Itália 1-0 Suécia (Éder 89′)
Itália – Não se pode esperar exibições deslumbrantes dos italianos, mas com esta qualidade defensiva e muita eficácia é preciso contar com eles. Frente a um adversário que não se expôs tanto como a Bélgica, a Squadra Azurra sentiu mais dificuldades para criar ofensivamente, até porque a qualidade individual não é propriamente assombrosa. Os médios estiveram pouco activos na construção (Bonucci destacou-se novamente pela capacidade de passe) e não houve a mesma capacidade de ligação com os homens da frente em comparação com o que aconteceu no jogo anterior. Foi precisamente isso que aconteceu na recta final, com Giaccherini e Parolo mais soltos, com outra chegada ao ataque e a criar superioridades com os alas. O médio do Bolonha foi mesmo um dos melhores em campo, primeiro com missões mais defensivas, depois com a criatividade e qualidade técnica que o distinguem. Éder acabou por ser o homem do jogo, mesmo que tenha estado mais discreto do que na primeira partida. Incansável, dando sempre mobilidade ao ataque. Candreva esteve eficaz, sem ser vistoso, ao passo que Florenzi, a novidade no 11, também cumpriu. A linha defensiva, para não variar, esteve impecável, anulando com relativa facilidade o ataque sueco.

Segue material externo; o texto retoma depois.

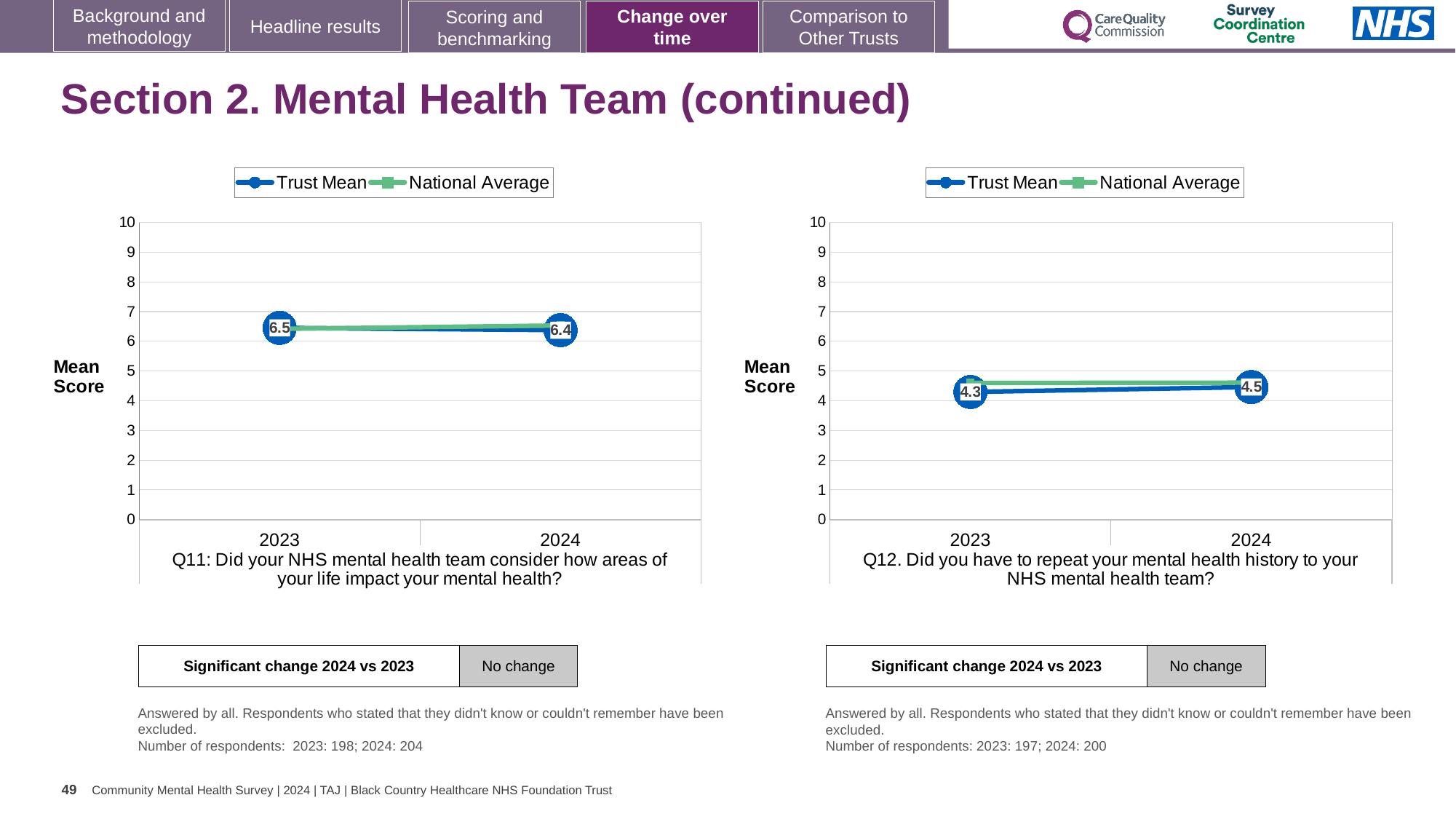
On the Q12 chart (right), which year has the higher Trust Mean, 2023 or 2024? 2024 How many series does the legend of the Q12 chart (right) list? 2 How many years are plotted on the x axis of the Q11 chart (left)? 2 What type of chart is used for Q11 (left)? Line chart On the Q12 chart (right), does the Trust Mean rise or fall from 2023 to 2024? rise On the Q12 chart (right), by how much did the Trust Mean change from 2023 to 2024? 0.2 On the Q11 chart (left), what is the Trust Mean for 2024? 6.4 On the Q11 chart (left), does the Trust Mean rise or fall from 2023 to 2024? fall On the Q12 chart (right), what is the Trust Mean for 2024? 4.5 On the Q11 chart (left), is the Trust Mean for 2023 greater or less than 6? greater On the Q12 chart (right), what is the Trust Mean for 2023? 4.3 On the Q11 chart (left), what is the Trust Mean for 2023? 6.5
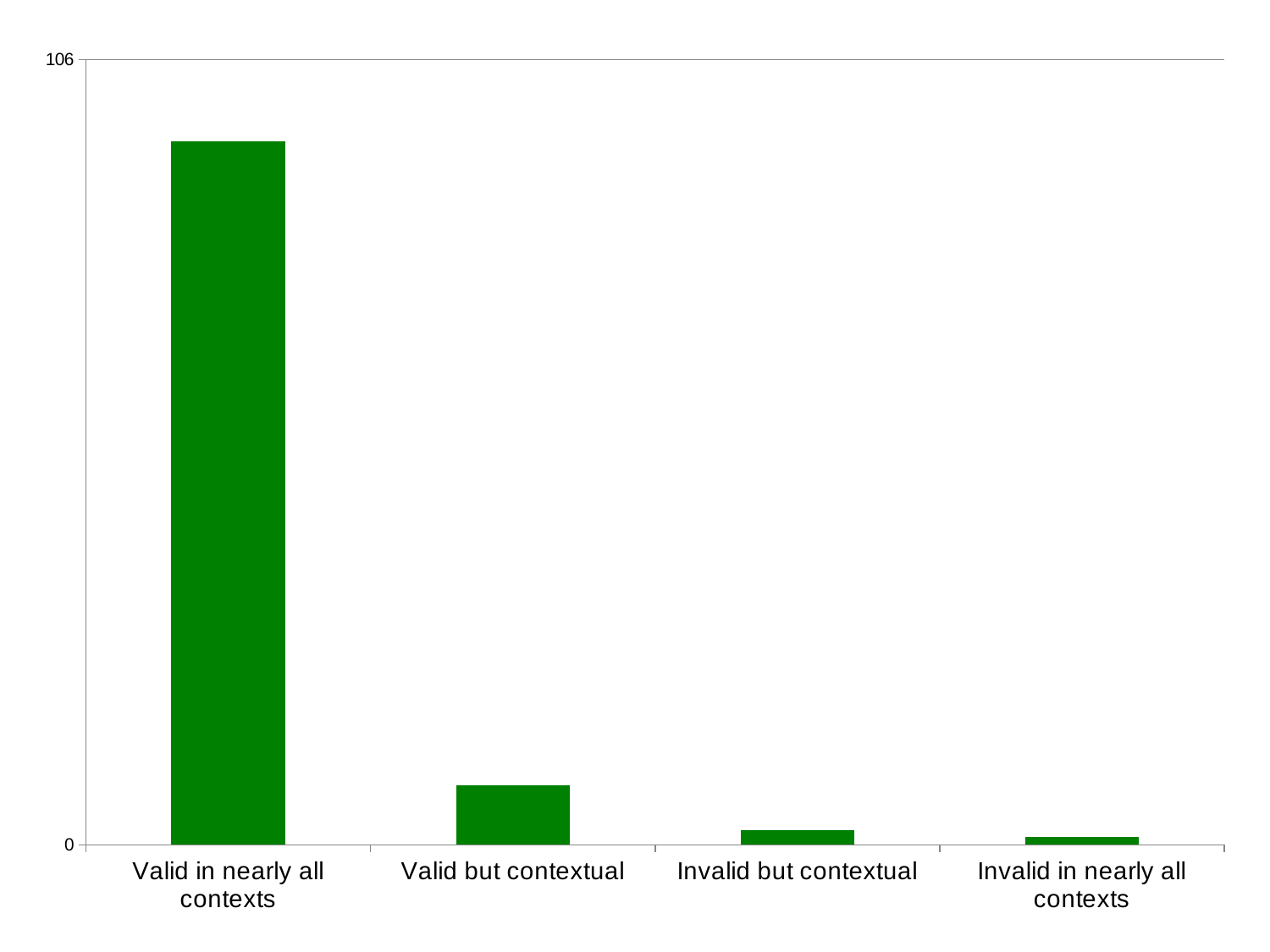
What colour are the bars in the chart? Green Which category has the highest bar? Valid in nearly all contexts Which category has the lowest bar? Invalid in nearly all contexts Do the bar values rise or fall from left to right along the x axis? Fall Which is larger, the value for Valid in nearly all contexts or the value for Valid but contextual? Valid in nearly all contexts What is the highest value labelled on the y axis? 106 Which is larger, the value for Valid but contextual or the value for Invalid but contextual? Valid but contextual What kind of chart is shown on the slide? Bar chart How many categories are shown on the x axis? 4 Which is larger, the value for Invalid but contextual or the value for Invalid in nearly all contexts? Invalid but contextual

Suécia – Certamente uma das principais desilusões do Euro. Não há princípios de jogo nesta equipa e o facto de ainda não ter rematado à baliza em dois jogos é dramático. A presença de Ibra não tem ajudado e, apesar de se dar muito ao jogo, está longe de fazer a diferença. Hamren lançou Guidetti, mas o avançado, para além de alguma agressividade em comparação com Berg, pouco deu ao jogo. O meio campo funcionou melhor, apesar de tudo, com Ekdal a dar algum critério e a justificar a titularidade. Por outro lado, Kallstrom continua a exagerar nos chutões sem nexo, prejudicando o futebol da equipa. É mais um problema do que uma solução nesta altura. Forsberg tentou agitar, estando bem melhor do que na primeira partida, mas é muito pouco para uma equipa com algumas ambições. Destaque para Lindelof, desta vez a fazer o jogo todo como lateral direito, saindo com nota positiva, embora seja notório que é como central que é muito acima da média.